2. A marketing strategist uses an AI agent to generate campaign content and audience insights.
- Context curation: The AI agent is fed curated inputs, such as past campaign performance data, customer personas, brand guidelines, and competitive intelligence from open sources. These inputs ensure the content generated aligns with the brand voice and current market dynamics.
- Intent framing: The strategist then defines the goal and sets clear expectations, such as tailoring messaging to a specific audience, adopting a persuasive tone and alignment with an upcoming product launch. These instructions guide the agent to produce content that is both on-brand and strategically useful.

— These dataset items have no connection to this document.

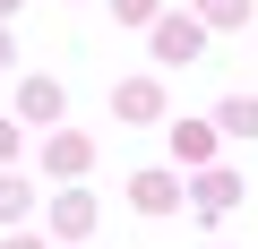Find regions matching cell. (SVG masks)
Segmentation results:
<instances>
[{"label": "cell", "mask_w": 258, "mask_h": 249, "mask_svg": "<svg viewBox=\"0 0 258 249\" xmlns=\"http://www.w3.org/2000/svg\"><path fill=\"white\" fill-rule=\"evenodd\" d=\"M129 198H138L147 215H164V206H181V181H172V172H138V189H129Z\"/></svg>", "instance_id": "5b68a950"}, {"label": "cell", "mask_w": 258, "mask_h": 249, "mask_svg": "<svg viewBox=\"0 0 258 249\" xmlns=\"http://www.w3.org/2000/svg\"><path fill=\"white\" fill-rule=\"evenodd\" d=\"M9 146H18V129H9V120H0V155H9Z\"/></svg>", "instance_id": "4fadbf2b"}, {"label": "cell", "mask_w": 258, "mask_h": 249, "mask_svg": "<svg viewBox=\"0 0 258 249\" xmlns=\"http://www.w3.org/2000/svg\"><path fill=\"white\" fill-rule=\"evenodd\" d=\"M155 112H164L155 77H129V86H120V120H155Z\"/></svg>", "instance_id": "8992f818"}, {"label": "cell", "mask_w": 258, "mask_h": 249, "mask_svg": "<svg viewBox=\"0 0 258 249\" xmlns=\"http://www.w3.org/2000/svg\"><path fill=\"white\" fill-rule=\"evenodd\" d=\"M189 198H198L207 215H224V206L241 198V181H232V172H198V189H189Z\"/></svg>", "instance_id": "52a82bcc"}, {"label": "cell", "mask_w": 258, "mask_h": 249, "mask_svg": "<svg viewBox=\"0 0 258 249\" xmlns=\"http://www.w3.org/2000/svg\"><path fill=\"white\" fill-rule=\"evenodd\" d=\"M198 52H207V26L198 18H155V60L164 69H189Z\"/></svg>", "instance_id": "6da1fadb"}, {"label": "cell", "mask_w": 258, "mask_h": 249, "mask_svg": "<svg viewBox=\"0 0 258 249\" xmlns=\"http://www.w3.org/2000/svg\"><path fill=\"white\" fill-rule=\"evenodd\" d=\"M120 18H155V0H120Z\"/></svg>", "instance_id": "7c38bea8"}, {"label": "cell", "mask_w": 258, "mask_h": 249, "mask_svg": "<svg viewBox=\"0 0 258 249\" xmlns=\"http://www.w3.org/2000/svg\"><path fill=\"white\" fill-rule=\"evenodd\" d=\"M207 18H215V26H232V18H241V0H207Z\"/></svg>", "instance_id": "8fae6325"}, {"label": "cell", "mask_w": 258, "mask_h": 249, "mask_svg": "<svg viewBox=\"0 0 258 249\" xmlns=\"http://www.w3.org/2000/svg\"><path fill=\"white\" fill-rule=\"evenodd\" d=\"M52 232H60V240H86V232H95V198H86V189H69V198L52 206Z\"/></svg>", "instance_id": "3957f363"}, {"label": "cell", "mask_w": 258, "mask_h": 249, "mask_svg": "<svg viewBox=\"0 0 258 249\" xmlns=\"http://www.w3.org/2000/svg\"><path fill=\"white\" fill-rule=\"evenodd\" d=\"M0 69H9V35H0Z\"/></svg>", "instance_id": "9a60e30c"}, {"label": "cell", "mask_w": 258, "mask_h": 249, "mask_svg": "<svg viewBox=\"0 0 258 249\" xmlns=\"http://www.w3.org/2000/svg\"><path fill=\"white\" fill-rule=\"evenodd\" d=\"M86 155H95L86 138H52V155H43V163H52V172H86Z\"/></svg>", "instance_id": "ba28073f"}, {"label": "cell", "mask_w": 258, "mask_h": 249, "mask_svg": "<svg viewBox=\"0 0 258 249\" xmlns=\"http://www.w3.org/2000/svg\"><path fill=\"white\" fill-rule=\"evenodd\" d=\"M9 249H43V240H26V232H18V240H9Z\"/></svg>", "instance_id": "5bb4252c"}, {"label": "cell", "mask_w": 258, "mask_h": 249, "mask_svg": "<svg viewBox=\"0 0 258 249\" xmlns=\"http://www.w3.org/2000/svg\"><path fill=\"white\" fill-rule=\"evenodd\" d=\"M18 120L52 129V120H60V86H52V77H26V86H18Z\"/></svg>", "instance_id": "7a4b0ae2"}, {"label": "cell", "mask_w": 258, "mask_h": 249, "mask_svg": "<svg viewBox=\"0 0 258 249\" xmlns=\"http://www.w3.org/2000/svg\"><path fill=\"white\" fill-rule=\"evenodd\" d=\"M172 146H181V155H215V129H207V120H181Z\"/></svg>", "instance_id": "9c48e42d"}, {"label": "cell", "mask_w": 258, "mask_h": 249, "mask_svg": "<svg viewBox=\"0 0 258 249\" xmlns=\"http://www.w3.org/2000/svg\"><path fill=\"white\" fill-rule=\"evenodd\" d=\"M215 112H224V120H215L224 138H258V95H224Z\"/></svg>", "instance_id": "277c9868"}, {"label": "cell", "mask_w": 258, "mask_h": 249, "mask_svg": "<svg viewBox=\"0 0 258 249\" xmlns=\"http://www.w3.org/2000/svg\"><path fill=\"white\" fill-rule=\"evenodd\" d=\"M26 198H35V189H26L18 172H9V181H0V215H26Z\"/></svg>", "instance_id": "30bf717a"}]
</instances>
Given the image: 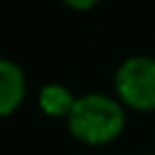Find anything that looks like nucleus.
Returning a JSON list of instances; mask_svg holds the SVG:
<instances>
[{
    "instance_id": "39448f33",
    "label": "nucleus",
    "mask_w": 155,
    "mask_h": 155,
    "mask_svg": "<svg viewBox=\"0 0 155 155\" xmlns=\"http://www.w3.org/2000/svg\"><path fill=\"white\" fill-rule=\"evenodd\" d=\"M98 0H64V5H68L71 9H78V12H87L96 5Z\"/></svg>"
},
{
    "instance_id": "7ed1b4c3",
    "label": "nucleus",
    "mask_w": 155,
    "mask_h": 155,
    "mask_svg": "<svg viewBox=\"0 0 155 155\" xmlns=\"http://www.w3.org/2000/svg\"><path fill=\"white\" fill-rule=\"evenodd\" d=\"M28 96V80L23 68L12 59H0V114L12 116L18 112Z\"/></svg>"
},
{
    "instance_id": "20e7f679",
    "label": "nucleus",
    "mask_w": 155,
    "mask_h": 155,
    "mask_svg": "<svg viewBox=\"0 0 155 155\" xmlns=\"http://www.w3.org/2000/svg\"><path fill=\"white\" fill-rule=\"evenodd\" d=\"M75 101L78 96H73L71 89L59 82H48L39 91V110L50 119H64L66 121Z\"/></svg>"
},
{
    "instance_id": "f03ea898",
    "label": "nucleus",
    "mask_w": 155,
    "mask_h": 155,
    "mask_svg": "<svg viewBox=\"0 0 155 155\" xmlns=\"http://www.w3.org/2000/svg\"><path fill=\"white\" fill-rule=\"evenodd\" d=\"M114 91L126 110L155 112V57L135 55L114 73Z\"/></svg>"
},
{
    "instance_id": "f257e3e1",
    "label": "nucleus",
    "mask_w": 155,
    "mask_h": 155,
    "mask_svg": "<svg viewBox=\"0 0 155 155\" xmlns=\"http://www.w3.org/2000/svg\"><path fill=\"white\" fill-rule=\"evenodd\" d=\"M126 121V107L116 96L91 91L78 96L66 119V128L73 135V139L82 141V144L105 146L123 135Z\"/></svg>"
}]
</instances>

3. A developer uses LangGraph (a framework used to build complex AI agents) to configure an AI agent ecosystem for automating customer support.
- Context curation: The AI agents are connected to prior support tickets, product FAQs, system documentation, and real-time data feeds. These curated resources and detailed contextual instructions ensure that responses are relevant and up to date.
- Intent framing: The developer sets agent behavior and output expectations, such as resolving issues on first contact, escalating complex issues to humans and maintaining a friendly tone. This framing helps align AI results with output quality standards.
Looking ahead: Preparing for agentic AI ecosystems
Over the next five years, enterprises will increasingly rely on agentic AI ecosystems, which are networks of AI agents operating semi-autonomously across departments, systems and workflows. For a CXO, this shift means rethinking ways to create, operationalize and scale value. Leaders who understand and champion context curation and intent framing will be better equipped to allocate resources wisely, safeguard enterprise decision quality, maintain strategic alignment across AI-enabled teams and most importantly, up their prompt engineering game.
For developers, fluency in context and intent means they will no longer just be writing code. Instead, they will be designing how intelligent agents interact, make decisions and learn. Moving from builders to alignment engineers, developers will become more responsible for ensuring agentic system results stay grounded in human goals.
A new form of literacy
Like the way we became comfortable using calculators and Google, context curation and intent framing skills are becoming the new digital literacy. Being able to ask the right questions, give the right background, and guide an intelligent agent toward a goal will be as fundamental as reading and writing, which is why I’m teaching these core AI literacy skills to my children.
Success in the era of agentic AI ecosystems will partly depend on the ability to master these skills, which will shape how your organization builds, guides and governs AI to stay aligned with human goals.